Do not use in unhealthy pigeons.
Do not vaccinate during the last 2 weeks prior to mating.
Do not use in birds in lay or within 4 weeks before the onset of the laying period.
Vaccination is safe in breeding birds provided they are vaccinated before the start of breeding.
No information is available on the safety and efficacy of this vaccine when used with any other veterinary medicinal product. A decision to use this vaccine before or after any other veterinary medicinal product therefore needs to be made on a case by case basis.
Do not mix with any other veterinary medicinal product.
A transient swelling at the injection site of up to approximately 1 cm in diameter may occur very commonly, which may last up to 4 weeks or more. Swellings normally tend to disappear without treatment. In cases of adverse reactions not disappearing spontaneously the veterinary surgeon should be contacted.
The frequency of adverse reactions is defined using the following convention:
- very common (more than 1 in 10 animals displaying adverse reactions during the course of one treatment)
- common (more than 1 but less than 10 animals in 100 animals)
- uncommon (more than 1 but less than 10 animals in 1,000 animals)
- rare (more than 1 but less than 10 animals in 10,000 animals)
- very rare (less than 1 animal in 10,000 animals, including isolated reports).
An overdose did not result in adverse reactions other than those mentioned above.
Not for intramuscular injection: Intramuscular injection causes severe adverse reactions.
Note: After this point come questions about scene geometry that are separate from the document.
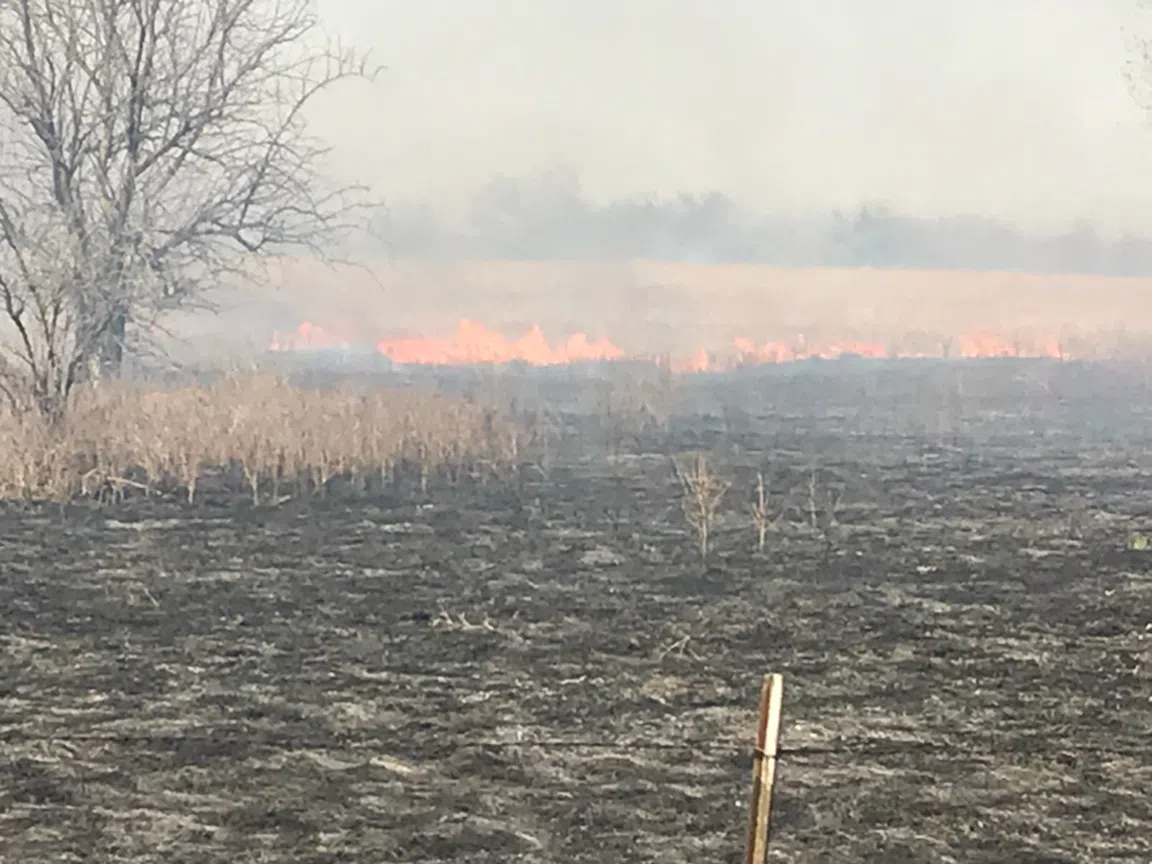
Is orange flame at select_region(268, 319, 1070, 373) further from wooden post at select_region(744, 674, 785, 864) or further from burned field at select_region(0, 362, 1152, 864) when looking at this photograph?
wooden post at select_region(744, 674, 785, 864)

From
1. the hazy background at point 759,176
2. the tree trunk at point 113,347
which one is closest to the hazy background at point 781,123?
the hazy background at point 759,176

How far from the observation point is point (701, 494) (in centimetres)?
313

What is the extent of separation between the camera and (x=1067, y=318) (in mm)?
3248

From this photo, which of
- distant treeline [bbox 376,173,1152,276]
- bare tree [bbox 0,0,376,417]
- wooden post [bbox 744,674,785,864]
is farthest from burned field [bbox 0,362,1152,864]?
bare tree [bbox 0,0,376,417]

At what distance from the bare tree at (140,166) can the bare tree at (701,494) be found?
108 centimetres

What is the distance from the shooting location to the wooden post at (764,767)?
5.69 feet

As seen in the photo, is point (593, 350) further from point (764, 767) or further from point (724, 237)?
point (764, 767)

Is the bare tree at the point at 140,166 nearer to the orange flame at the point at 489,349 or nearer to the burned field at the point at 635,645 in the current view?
the orange flame at the point at 489,349

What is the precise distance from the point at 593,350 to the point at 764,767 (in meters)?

Maternally-derived antibody (MDA) can interfere with the development of active immunity. Where it is likely that recent field infection or vaccination of the parent flock has stimulated a high antibody titre and consequently a high level of MDA, the timing of the vaccination programme should be planned accordingly.
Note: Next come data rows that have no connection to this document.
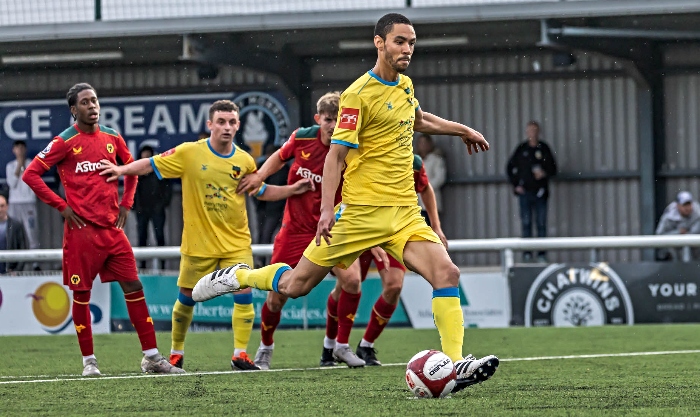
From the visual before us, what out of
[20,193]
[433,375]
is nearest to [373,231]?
[433,375]

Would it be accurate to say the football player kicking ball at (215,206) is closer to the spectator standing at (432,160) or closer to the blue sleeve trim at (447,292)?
the blue sleeve trim at (447,292)

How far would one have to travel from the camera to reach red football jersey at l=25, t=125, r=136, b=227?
827cm

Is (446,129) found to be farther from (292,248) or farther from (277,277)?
(292,248)

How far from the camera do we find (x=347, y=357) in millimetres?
8789

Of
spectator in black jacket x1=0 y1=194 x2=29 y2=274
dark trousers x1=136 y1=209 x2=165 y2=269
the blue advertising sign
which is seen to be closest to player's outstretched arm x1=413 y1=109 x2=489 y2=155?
spectator in black jacket x1=0 y1=194 x2=29 y2=274

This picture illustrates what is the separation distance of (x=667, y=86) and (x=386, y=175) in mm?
13016

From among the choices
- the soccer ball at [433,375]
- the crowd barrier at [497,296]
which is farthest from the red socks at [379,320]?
the crowd barrier at [497,296]

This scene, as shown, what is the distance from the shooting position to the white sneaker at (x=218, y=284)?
7.55 metres

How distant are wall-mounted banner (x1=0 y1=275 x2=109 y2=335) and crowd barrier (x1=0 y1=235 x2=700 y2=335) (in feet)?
0.04

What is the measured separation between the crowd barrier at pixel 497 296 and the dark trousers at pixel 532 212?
10.1 ft

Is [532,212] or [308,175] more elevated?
[308,175]

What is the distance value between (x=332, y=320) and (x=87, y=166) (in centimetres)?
209

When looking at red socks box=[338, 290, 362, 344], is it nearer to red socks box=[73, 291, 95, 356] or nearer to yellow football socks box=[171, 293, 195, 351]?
yellow football socks box=[171, 293, 195, 351]

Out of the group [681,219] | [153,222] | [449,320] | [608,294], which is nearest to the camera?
[449,320]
In cases of hypersensitivity reactions treat immediately with glucocorticoid intravenously or adrenaline intramuscularly.
The incubation period for pigeon paramyxovirosis may be a few days to several weeks. However, after infection with the wild virus, pigeons excrete the virus from the eye and in the droppings within 3-4 days. This means that infected birds can be a danger to others some days before their own symptoms appear. Excretion of wild virus from the infected bird continues for up to 6 weeks. This information is important since, in addition to direct bird to bird contact at competitions and shows, the disease can be spread by indirect means such as hands, overalls, caps, boots and contaminated objects such as baskets and trucks.
An owner should forbid visits to the loft by anyone in contact with unvaccinated pigeons and new birds (either purchased or lent for mating) should not be brought in unless vaccinated at least 14 days previously.
In case of accidental self-injection, seek medical advice immediately and show the package leaflet or the label to the physician.